Human preferences, in turn, can directly shape machine behavior, in particular through reinforcement learning with human feedback (RLHF) R L H F. One way to conceptualize this is by viewing machines as students that generate arrays of solutions, with humans acting as teachers who select the most suitable ones. This process can nudge machines towards desirable properties like helpfulness, honesty, and harmlessness . However, harvesting human annotators’ preferences at scale through RLHF can induce machines to adopt behaviors unintended by the deploying organizations, exemplified by chatbots that increasingly endorse inflated political views or express a heightened desire to avoid shutdown . Human influence on machine behavior also occurs through more subtle pathways: through training on human text alone LLMs picked up a tendency to repeat users’ stated views . Machines’ attention to human feedback may create selection pressures towards pleasing human interlocutors. For instance, humans may favor machines catering to non-factual stories and narratives that match concepts and ideas preferred by human cognition , such as those appealing to intuitive expectations about the natural world , or to specific religious practices .

Humans select machine behavior also through direct creation and curation of training data for machine learning, and through more indirect interactions with machine-generated outputs.
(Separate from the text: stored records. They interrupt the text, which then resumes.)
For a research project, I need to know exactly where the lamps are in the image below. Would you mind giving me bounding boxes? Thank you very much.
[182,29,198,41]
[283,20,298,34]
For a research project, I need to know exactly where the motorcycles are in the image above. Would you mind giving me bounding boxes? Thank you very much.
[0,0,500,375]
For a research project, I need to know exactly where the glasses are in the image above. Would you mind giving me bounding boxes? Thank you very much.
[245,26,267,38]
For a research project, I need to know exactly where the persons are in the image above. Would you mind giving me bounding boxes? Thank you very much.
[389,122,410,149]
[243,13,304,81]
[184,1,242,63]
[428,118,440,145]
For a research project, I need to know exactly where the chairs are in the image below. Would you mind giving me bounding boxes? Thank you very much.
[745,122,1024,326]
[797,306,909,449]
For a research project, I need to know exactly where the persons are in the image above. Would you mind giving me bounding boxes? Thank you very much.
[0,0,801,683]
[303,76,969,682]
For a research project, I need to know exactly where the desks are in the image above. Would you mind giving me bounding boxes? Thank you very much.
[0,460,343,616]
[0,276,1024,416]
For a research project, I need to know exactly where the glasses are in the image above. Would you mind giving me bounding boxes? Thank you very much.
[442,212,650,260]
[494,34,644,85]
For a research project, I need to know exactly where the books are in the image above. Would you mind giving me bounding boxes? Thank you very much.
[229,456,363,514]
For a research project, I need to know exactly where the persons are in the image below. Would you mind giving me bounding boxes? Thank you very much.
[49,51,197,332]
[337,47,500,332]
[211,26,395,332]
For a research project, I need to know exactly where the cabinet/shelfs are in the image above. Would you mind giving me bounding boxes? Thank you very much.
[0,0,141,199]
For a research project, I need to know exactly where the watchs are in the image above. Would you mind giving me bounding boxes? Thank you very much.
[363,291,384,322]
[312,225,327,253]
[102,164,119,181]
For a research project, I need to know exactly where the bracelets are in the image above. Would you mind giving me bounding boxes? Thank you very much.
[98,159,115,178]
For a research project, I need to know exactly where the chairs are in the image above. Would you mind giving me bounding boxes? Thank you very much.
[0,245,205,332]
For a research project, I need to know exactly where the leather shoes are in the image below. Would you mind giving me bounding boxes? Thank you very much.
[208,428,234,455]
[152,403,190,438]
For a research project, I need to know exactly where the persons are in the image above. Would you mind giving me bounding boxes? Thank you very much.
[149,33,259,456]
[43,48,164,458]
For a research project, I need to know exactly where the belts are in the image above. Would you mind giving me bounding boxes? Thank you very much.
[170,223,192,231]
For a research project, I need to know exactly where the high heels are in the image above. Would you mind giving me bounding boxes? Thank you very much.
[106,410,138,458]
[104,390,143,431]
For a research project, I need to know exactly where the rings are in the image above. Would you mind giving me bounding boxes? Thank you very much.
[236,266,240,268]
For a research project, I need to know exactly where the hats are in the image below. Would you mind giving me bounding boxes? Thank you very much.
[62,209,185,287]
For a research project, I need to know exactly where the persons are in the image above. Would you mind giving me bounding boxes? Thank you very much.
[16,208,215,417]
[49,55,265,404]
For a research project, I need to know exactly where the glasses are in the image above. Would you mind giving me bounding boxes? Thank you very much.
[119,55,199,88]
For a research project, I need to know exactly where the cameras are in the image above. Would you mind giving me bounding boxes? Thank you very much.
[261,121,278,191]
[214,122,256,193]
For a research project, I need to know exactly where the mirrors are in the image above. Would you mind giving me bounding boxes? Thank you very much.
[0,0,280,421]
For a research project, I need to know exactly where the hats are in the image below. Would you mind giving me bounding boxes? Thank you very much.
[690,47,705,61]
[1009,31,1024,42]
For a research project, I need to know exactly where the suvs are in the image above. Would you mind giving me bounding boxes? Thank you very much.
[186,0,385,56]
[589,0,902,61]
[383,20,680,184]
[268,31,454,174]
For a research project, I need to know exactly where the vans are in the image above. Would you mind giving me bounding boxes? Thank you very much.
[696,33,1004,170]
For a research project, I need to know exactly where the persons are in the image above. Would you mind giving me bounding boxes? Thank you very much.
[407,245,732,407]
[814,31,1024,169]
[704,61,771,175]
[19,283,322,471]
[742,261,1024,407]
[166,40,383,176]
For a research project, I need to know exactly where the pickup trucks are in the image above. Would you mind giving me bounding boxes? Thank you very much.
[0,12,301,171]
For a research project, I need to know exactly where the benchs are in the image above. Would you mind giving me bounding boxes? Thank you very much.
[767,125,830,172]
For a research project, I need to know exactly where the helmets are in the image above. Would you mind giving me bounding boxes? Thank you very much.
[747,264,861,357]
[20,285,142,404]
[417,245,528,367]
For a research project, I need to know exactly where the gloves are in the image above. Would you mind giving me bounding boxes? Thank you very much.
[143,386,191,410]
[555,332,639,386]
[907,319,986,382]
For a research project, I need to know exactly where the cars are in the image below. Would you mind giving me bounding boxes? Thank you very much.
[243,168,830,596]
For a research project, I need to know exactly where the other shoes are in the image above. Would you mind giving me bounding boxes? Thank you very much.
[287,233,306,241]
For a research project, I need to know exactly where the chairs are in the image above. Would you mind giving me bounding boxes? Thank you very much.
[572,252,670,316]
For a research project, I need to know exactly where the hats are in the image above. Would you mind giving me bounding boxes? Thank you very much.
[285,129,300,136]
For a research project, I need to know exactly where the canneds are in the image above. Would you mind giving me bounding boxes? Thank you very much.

Despite efforts to watermark machine-created content , machine and human-made content will increasingly intertwine . For instance, it is estimated that many supposedly human-written texts on crowdsourcing platforms are already augmented by machines . Consequently, it seems inevitable that future machines will be trained on mixed human-machine content, forming part of a larger feedback cycle between content generation and selection. The human element in this cycle may prove crucial, for instance in preventing ‘model collapse’ — a dynamic where repeated training on machine-generated data narrows its outputs to very few traits . This phenomenon stems from a classification bias that favors more prevalent classes , a bias that is amplified through successive iterations of learning . By contrast, when encountering similar challenges, human culture might preserve diversity by utilizing biases with counteracting effects, such as endorsing local conformity . That said, it seems likely that machines could recover similar strategies to maintain cultural diversity without human involvement.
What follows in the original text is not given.